A la recherche d'un nouvel horizon professionnel après plusieurs années dans une association de la protection de l'enfance, Caroline Mathys ne s'est pas tournée spontanément vers le mouvement Emmaüs. C'est en lisant une offre d'emploi pour un poste d’assistante sociale au sein de la communauté de Bourgoin-Jallieu (Isère) qu'elle a réalisé que « les valeurs mises en avant par le mouvement, comme l'accueil sans catégorisation, avaient une forte résonance avec (ses) propres aspirations personnelles ».

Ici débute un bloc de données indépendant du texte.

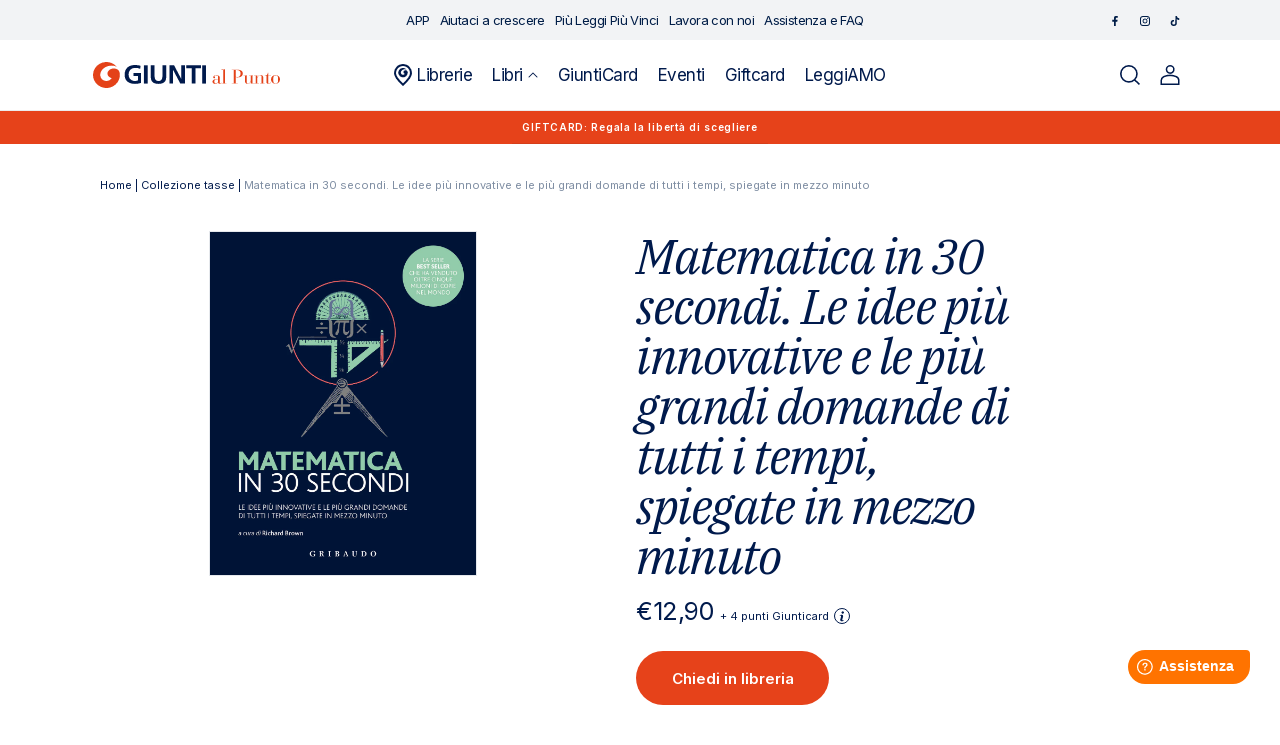

--- FILE ---
content_type: text/javascript
request_url: https://giuntialpunto.it/cdn/shop/t/2/assets/details-disclosure.js?v=30201871917900220521718965295
body_size: -240
content:
class DetailsDisclosure extends HTMLElement{constructor(){super(),this.mainDetailsToggle=this.querySelector("details"),this.mainDetailsToggle||(this.mainDetailsToggle=this.querySelector(".mega-menu, .custom-mega-menu__wrapper")),this.mainDetailsToggle&&(this.content=this.mainDetailsToggle.querySelector("summary").nextElementSibling,this.mainDetailsToggle.addEventListener("focusout",this.mainDetailsToggle.onFocusOut.bind(this)),this.mainDetailsToggle.addEventListener("toggle",this.onToggle.bind(this)))}onFocusOut(){setTimeout(()=>{this.contains(document.activeElement)||this.close()})}onToggle(){this.animations||(this.animations=this.content.getAnimations()),this.mainDetailsToggle&&this.mainDetailsToggle.hasAttribute("open")?this.animations.forEach(animation=>animation.play()):this.animations.forEach(animation=>animation.cancel())}close(){this.mainDetailsToggle&&(this.mainDetailsToggle.removeAttribute("open"),this.mainDetailsToggle.querySelector("summary").setAttribute("aria-expanded",!1))}}customElements.define("details-disclosure",DetailsDisclosure);class HeaderMenu extends DetailsDisclosure{constructor(){super(),this.header=document.querySelector(".header-wrapper")}onToggle(){this.header&&(this.header.preventHide=this.mainDetailsToggle.open,document.documentElement.style.getPropertyValue("--header-bottom-position-desktop")===""&&document.documentElement.style.setProperty("--header-bottom-position-desktop",`${Math.floor(this.header.getBoundingClientRect().bottom)}px`))}}customElements.define("header-menu",HeaderMenu);
//# sourceMappingURL=/cdn/shop/t/2/assets/details-disclosure.js.map?v=30201871917900220521718965295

L'univers de la communauté
« J'étais sympathisante mais sans en savoir plus », se remémore-t-elle. En France, le mouvement Emmaüs compte une centaine de communautés, des associations laïques initiées dans les années cinquante par l'abbé Pierre. Chacune accueille, « de façon inconditionnelle », en moyenne une quarantaine de « compagnons » - des hommes et des femmes en situation de grande exclusion, qui y vivent et y travaillent dans les métiers de la récupération. Depuis 2009, dans le cadre de la création du RSA, les communautés disposent du statut spécial d'Organisme d'accueil communautaire et d'activités solidaires, et les compagnons du statut de « travailleur solidaire », leur garantissant l'accès aux droits à la santé et à la retraite.


Solitude et souplesse
Chaque communauté, qui, en dehors des compagnons, compte une équipe très restreinte, dispose d'un seul travailleur social. « A mon entrée en fonction, j'ai réalisé que je travaillerais seule et pour contrebalancer cette solitude, j'ai participé à la mise en place d'un réseau des travailleurs sociaux des communautés à l'échelle régionale », explique Caroline Mathys. En revanche, l'organisation de la communauté « sans forte hiérarchie » permet à l'assistante sociale de « facilement initier des projets ». Par ailleurs, les temps de rassemblements nationaux viennent « renforcer le sentiment d'appartenance à un mouvement ».


La santé d'abord
Caroline Mathys propose aux compagnons de Bourgoin-Jallieu, des hommes, en majorité âgés de 40 à 50 ans, un accompagnement social à la fois global et très orienté sur l'accès aux soins. Certains d'entre eux ont vécu à la rue, quand d'autres ont l'âge de la retraite. « Je peux les accompagner à des rendez-vous, mettre en place des actions sur le thème de l'addictologie mais aussi de la prévention, par exemple pour de la pratique sportive, avec des associations partenaires », précise-t-elle. L'accompagnement vise aussi à permettre l'accès aux loisirs et aux vacances. « Des compagnons ont le projet de sortir de la communauté, dans ce cas, nous travaillons ensemble l'accès au logement, et je reste en contact avec eux après leur départ », ajoute Caroline Mathys.


Choix de l'informel
L'assistante sociale fait en sorte d'avoir « toujours la porte de son bureau ouverte », les entretiens se faisant majoritairement sans rendez-vous. « Je vais à la rencontre des compagnons à l'atelier, leur lieu de travail, et nous déjeunons tous ensemble, une habitude intégrée à ma fiche de poste », une façon d'exercer son métier qu'elle « apprécie fortement ».